Lo primero que quisiera dejar aclarado es que los más damnificados con toda esta recodificación psíquica somos los adultos, porque todavía retenemos en nuestra retina el recuerdo del referente, cosa que los nativos digitales no hacen ya. Es cierto, los nativos digitales se pierden el recuerdo de la experiencia del referente, para nosotros tan valioso. Pero si somos sinceros con nosotros mismos, nos diremos que ese recuerdo no vale tanto.

Hay un gusto aristocrático, un gusto que viene elaborándose desde hace cientos de años… pero es un gusto que los países modernos como el nuestro solo pueden disfrutar de manera vicaria, por algún tipo de mediación. La memoria, como el gusto, son orgánicos, inconscientes, no-voluntarios, o no son… o son otra cosa: el signo del referente, el reemplazo del hecho por el recuerdo: no recordamos el hecho, recordamos el recuerdo. El vino vino a ocupar el lugar de uno de esos hechos. Es decir —como asegura Baricco—, hasta hará cien años los territorios que producían vino eran muy escasos (básicamente en Italia y Francia). Esto cambió en la década del sesenta, cuando lugares lejanos de Europa, como California primero y Argentina desde los años noventa, empezaron a producir vino “de calidad” que competía por su valor con los “auténticos” vinos franceses o italianos. Fue la introducción del vino de calidad premiun como producto de consumo para la sociedad de masas. Este vino de masas borró de las estanterías del hipermercado los vinos auténticos. De hecho, los vinos auténticos nunca estuvieron en esas estanterías ni hubieran podido estar: eran muy caros y exigían una sabiduría orgánica que atesoraba una elite muy especial.

Cuando yo era joven, había un club selecto pero a la vez popular para los iniciados en el vino… o los que nos creíamos iniciados. Se llamaba el Club del Vino, propiedad de “Cacho” Vázquez. Quedaba en Palermo, mucho antes de que Palermo se convirtiera en lo que es hoy, un shopping de mal gusto plagado de marcas con onda. Yo quería pertenecer a ese club (me había asociado Raúl Carioli, dueño en ese momento de la librería Prometeo de la Av. Corrientes, que me confesó que no tomaba vino porque le hacía mal pero que le gustaba agasajar a las visitas cuando cenaban en su casa). En ese entonces, el Club te mandaba una caja de un vino que era realmente imposible encontrar en cualquier otro lugar. Eran bodeguitas que por lo general vendían su cosecha a las grandes bodegas de aquel entonces. Esas pequeñas bodegas todavía de capitales nacionales se guardaban un poco de las uvas cosechadas, y hacían sus propios varietales. Era realmente excéntrico recibir mes a mes esas cajas, con su ficha de información y una breve semblanza del vino que contenía la botella.

********

### Consignas
1. Responde estas preguntas sobre el fragmento acerca del vino:
(a) ¿Quiénes son los más damnificados con la recodificación psíquica?
(b) ¿Qué lugar lejano de Europa empezó primero a producir vino "de calidad"?
(c) ¿Quién era el propietario del Club del Vino?
2. Escribe la continuación del fragmento acerca del vino a partir de su última oración.

### Entradas guardadas
********

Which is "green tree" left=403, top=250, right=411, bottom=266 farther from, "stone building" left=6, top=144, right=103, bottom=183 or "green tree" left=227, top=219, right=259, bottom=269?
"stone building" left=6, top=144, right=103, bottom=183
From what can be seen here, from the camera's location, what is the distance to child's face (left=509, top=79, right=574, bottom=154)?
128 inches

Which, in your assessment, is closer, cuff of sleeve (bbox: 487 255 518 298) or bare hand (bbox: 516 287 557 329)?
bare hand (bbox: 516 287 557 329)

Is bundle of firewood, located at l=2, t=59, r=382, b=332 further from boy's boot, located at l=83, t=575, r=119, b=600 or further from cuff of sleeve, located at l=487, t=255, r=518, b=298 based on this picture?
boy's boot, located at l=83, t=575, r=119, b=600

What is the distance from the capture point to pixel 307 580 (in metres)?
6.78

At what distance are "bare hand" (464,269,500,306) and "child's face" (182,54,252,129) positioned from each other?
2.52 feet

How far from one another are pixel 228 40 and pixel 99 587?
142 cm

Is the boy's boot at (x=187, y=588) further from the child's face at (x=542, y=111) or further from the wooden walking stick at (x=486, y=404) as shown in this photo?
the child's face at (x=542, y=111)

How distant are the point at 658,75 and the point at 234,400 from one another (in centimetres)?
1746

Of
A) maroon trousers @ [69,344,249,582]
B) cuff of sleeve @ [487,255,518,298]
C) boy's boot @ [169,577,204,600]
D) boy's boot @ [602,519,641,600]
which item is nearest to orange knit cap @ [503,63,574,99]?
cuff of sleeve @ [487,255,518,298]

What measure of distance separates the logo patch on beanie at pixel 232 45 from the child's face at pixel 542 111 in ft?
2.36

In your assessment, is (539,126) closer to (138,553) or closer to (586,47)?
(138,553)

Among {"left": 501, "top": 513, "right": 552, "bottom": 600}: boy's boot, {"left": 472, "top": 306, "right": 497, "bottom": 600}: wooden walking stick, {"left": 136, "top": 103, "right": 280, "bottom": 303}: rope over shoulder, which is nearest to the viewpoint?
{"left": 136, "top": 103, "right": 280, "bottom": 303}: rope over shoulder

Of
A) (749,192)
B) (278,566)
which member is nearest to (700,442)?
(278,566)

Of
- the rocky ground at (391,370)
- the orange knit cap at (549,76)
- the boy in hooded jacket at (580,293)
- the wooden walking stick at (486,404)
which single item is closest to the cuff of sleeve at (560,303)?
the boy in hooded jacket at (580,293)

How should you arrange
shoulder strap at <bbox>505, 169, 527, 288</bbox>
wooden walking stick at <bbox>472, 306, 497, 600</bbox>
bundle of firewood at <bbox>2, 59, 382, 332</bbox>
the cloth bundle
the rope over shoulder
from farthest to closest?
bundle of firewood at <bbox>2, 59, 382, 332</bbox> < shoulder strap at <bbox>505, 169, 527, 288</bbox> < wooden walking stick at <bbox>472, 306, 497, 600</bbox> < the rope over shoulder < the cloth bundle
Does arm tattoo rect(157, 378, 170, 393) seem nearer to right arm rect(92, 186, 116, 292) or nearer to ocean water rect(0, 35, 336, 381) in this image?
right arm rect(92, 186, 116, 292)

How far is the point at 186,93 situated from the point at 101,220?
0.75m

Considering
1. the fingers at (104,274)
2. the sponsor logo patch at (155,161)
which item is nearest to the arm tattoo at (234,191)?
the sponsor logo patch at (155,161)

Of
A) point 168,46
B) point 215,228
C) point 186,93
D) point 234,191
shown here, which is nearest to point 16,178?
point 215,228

********

### Respuestas
1.
(a) Los adultos.
(b) California.
(c) "Cacho" Vázquez.

2.
Pero este dato excéntrico era también el inicio por el que se fue instalando en el país el consumo masivo de vino de “calidad”. Argentina, a diferencia de otros países de la región, siempre fue un lugar en el que se consumía vino. Vino a granel, digamos, sin discriminar cosechas o tipos de uvas (el Etchart Privado era una excepción, con su uva torrontés). Pero desde la década del noventa en adelante fueron llegando al país capitales extranjeros. Junto con el capital llegaron los misioneros, los propagadores de cambios de hábitos fuertemente arraigados: los enólogos y sommeliers, las revistas gourmet con una receta de carne a punto y una nota recomendando vinos o whiskies, ahora. En ninguna parte es bien recibido el capital desnudo, menos en prácticas tan refinadas como las de la degustación de un vino.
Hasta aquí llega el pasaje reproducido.